I am attempting to rebuild a broken Tandy 2800 HD laptop to contain modern components, but I wish to retain the amazing keyboard it came with, featuring Alps keyswitches.
I am an experienced coder with some maker experience, but I have never attempted this kind of mod before. Therefore, I may need a little hand-holding. Links to relevant HOWTOs for similar projects would probably help.
Here's what I have learned.
The keyboard itself is an 84-key keyboard with "true 101-key emulation mode", featuring Alps keyswitches.
It interfaces with the motherboard via a 30-pin ribbon cable which is 1.5 inches wide (0.27mm / 0.05 inch pitch). I have already sourced and ordered a header to let me interface with this cable, with the goal of plugging it into a Raspberry Pi, Arduino, Teensy, or similar device to attempt to reverse-engineer how this thing works. (I know this is a wildly ambitious goal and that I will need lots of help, but, well, that is why I'm here *humble smile*)
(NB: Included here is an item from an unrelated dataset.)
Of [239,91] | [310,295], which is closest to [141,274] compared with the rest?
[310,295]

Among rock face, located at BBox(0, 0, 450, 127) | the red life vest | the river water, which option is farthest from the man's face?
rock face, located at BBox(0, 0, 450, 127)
I searched the motherboard for a keyboard controller chip; however, the closest I found was an NEC D8749HC. Per the datasheet on https://www.alldatasheet.com/view.jsp?S ... C&sField=3 this is a "High-Speed, 8-Bit, Single-Chip Hmos Microcomputers"... in other words, a general-purpose microcontroller, and not a dedicated keyboard controller chip.
This is quite disappointing; I was hoping the keyboard would be interfaced with some sort of dedicated keyboard controller chip which I could simply source and interface with an Arduino/Teensy/RaspPI and go about my merry way.
One problem I've immediately found is that, while there are 30 pins on the cable coming out of this keyboard, Raspberry Pis, Arduinos, and Teensys do not have 30 GPIO pins

I have no idea if I am attempting to re-invent a wheel here, or if there is an existing controller/interface board that would help me.
At this point, any advice would be much appreciated. I could always resort to switching to a different keyboard that fits in the same space, but I'd really rather keep the original Tandy 'board.
What should be the first step of my work here? I've been assuming it would be something like "interface all 30 pins to a pi or something, and attempt to reverse-engineer what kind of keyboard matrix is in use here."